As time went on and my daughter grew, I found myself feeling the pull toward adoption advocacy. I found myself being the go-to person for people in our Facebook group as well as in other areas of my life. Your sister’s hairdresser is interested in adoption? Have her call me! Your cousin’s mailman has 3 adopted kids? Awesome! Let’s hang out! I began to find myself spending much of my free time talking to prospective adoptive parents about how to start the process and how to make the best choices for their family and find ways to manage the stress adopting can create. So much so that on a girls’ weekend trip, one of my friends asked, “Explain to me again why you aren’t doing this as your job?” I was an elementary school teacher before my daughter was born and had been a stay-at-home parent up to that point. After that weekend, I started the process of forming my company, The Adoption Mentor, and since then have been thrilled to provide guidance to couples in all stages of the adoption process. As with many small businesses, it has been a labor of love and not necessarily an overnight success. I am the CEO, CFO, Marketing Director, Webmaster, and all-around ringmaster all by myself, but it is incredibly fulfilling. Around the same time, I also wanted to find a way to combine my love of writing with my love of adoption and began crafting adoption-related stories for online parenting publications.
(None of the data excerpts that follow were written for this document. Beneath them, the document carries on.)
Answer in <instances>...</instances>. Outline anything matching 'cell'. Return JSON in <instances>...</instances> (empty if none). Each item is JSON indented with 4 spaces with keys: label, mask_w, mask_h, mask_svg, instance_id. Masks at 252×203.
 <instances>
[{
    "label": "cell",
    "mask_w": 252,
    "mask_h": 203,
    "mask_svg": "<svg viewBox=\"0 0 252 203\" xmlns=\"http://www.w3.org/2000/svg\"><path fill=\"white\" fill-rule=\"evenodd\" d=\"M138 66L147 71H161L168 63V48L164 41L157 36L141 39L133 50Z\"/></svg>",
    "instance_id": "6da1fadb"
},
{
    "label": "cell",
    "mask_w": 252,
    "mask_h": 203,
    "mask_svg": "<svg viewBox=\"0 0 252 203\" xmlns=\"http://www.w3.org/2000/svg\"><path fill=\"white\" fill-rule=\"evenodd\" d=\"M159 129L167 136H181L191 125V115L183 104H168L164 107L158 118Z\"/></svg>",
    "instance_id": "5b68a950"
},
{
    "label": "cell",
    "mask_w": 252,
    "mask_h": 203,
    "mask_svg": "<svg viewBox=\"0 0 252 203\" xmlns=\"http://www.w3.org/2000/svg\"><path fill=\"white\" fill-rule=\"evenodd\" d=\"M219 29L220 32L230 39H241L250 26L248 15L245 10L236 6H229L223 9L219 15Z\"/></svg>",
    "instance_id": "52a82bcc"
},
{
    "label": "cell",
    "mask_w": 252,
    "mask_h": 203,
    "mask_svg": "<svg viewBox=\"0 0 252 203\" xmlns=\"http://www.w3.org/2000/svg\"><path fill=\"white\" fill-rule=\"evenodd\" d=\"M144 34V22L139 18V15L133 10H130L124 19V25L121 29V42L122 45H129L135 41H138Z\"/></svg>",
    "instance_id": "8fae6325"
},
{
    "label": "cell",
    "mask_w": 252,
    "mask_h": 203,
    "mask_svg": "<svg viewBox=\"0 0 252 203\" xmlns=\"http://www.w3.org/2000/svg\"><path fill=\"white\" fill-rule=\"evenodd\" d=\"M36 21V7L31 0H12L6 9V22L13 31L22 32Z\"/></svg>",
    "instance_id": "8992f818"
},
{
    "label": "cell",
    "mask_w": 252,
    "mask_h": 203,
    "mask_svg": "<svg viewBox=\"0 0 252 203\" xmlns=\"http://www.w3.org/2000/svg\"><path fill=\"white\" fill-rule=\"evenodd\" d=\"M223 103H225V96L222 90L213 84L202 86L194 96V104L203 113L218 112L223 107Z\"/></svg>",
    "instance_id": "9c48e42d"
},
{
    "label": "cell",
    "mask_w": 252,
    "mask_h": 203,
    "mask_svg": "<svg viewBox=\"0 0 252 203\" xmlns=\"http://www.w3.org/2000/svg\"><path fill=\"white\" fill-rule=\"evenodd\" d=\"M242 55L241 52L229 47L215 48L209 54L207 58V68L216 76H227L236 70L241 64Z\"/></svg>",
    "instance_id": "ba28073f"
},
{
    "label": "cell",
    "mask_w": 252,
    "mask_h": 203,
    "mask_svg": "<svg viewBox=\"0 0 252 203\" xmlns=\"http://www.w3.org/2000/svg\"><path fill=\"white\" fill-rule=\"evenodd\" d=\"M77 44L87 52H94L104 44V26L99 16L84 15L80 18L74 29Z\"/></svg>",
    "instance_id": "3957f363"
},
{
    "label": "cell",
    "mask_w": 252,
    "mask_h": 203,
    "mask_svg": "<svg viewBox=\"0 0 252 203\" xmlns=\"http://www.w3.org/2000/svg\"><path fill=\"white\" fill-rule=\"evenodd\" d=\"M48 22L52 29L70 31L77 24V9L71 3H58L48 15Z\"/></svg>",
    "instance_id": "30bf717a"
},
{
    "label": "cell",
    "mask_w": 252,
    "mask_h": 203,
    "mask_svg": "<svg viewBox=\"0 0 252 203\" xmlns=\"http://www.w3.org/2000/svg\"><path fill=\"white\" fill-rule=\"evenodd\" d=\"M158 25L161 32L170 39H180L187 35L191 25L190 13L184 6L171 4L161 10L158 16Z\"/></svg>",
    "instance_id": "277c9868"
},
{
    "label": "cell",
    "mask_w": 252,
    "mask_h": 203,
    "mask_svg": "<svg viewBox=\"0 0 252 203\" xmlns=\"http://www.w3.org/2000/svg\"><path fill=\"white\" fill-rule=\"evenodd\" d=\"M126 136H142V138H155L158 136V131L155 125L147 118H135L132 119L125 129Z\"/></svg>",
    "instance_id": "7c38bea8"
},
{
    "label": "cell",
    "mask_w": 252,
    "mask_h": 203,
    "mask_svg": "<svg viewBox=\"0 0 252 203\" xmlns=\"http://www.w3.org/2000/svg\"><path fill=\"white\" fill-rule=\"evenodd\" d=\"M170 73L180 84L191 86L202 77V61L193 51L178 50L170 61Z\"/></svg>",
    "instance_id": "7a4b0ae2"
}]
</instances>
I’ve recently become a staff writer for several adoption-focused websites as well.
With all of that said, the most obvious and profound way my life has changed is that I became a mother. I know everyone thinks his or her child is exceptional, but my daughter is just a remarkable little person, and I constantly find myself thinking “I can’t imagine her not being my child.” It matters not even a tiny bit that I did not give birth to her. If anything, it deepens my appreciation of the privilege of being a parent. Before you become a parent, you hear parents say the same things over and over again: the whole world is different to me now, I never knew I could love someone like this, it is like having my heart walking around outside my body. All of this is true. The list of things I would not do for my daughter is a blank page. Beyond me and my husband, she has brought so much joy to all of our family and my closest friends that it is hard to remember a time without her. She is very different from my husband and me in many ways, but she just fits perfectly with our admittedly crazy family and friends. Adoption has changed my life in so many ways, but she will always be the biggest and best way.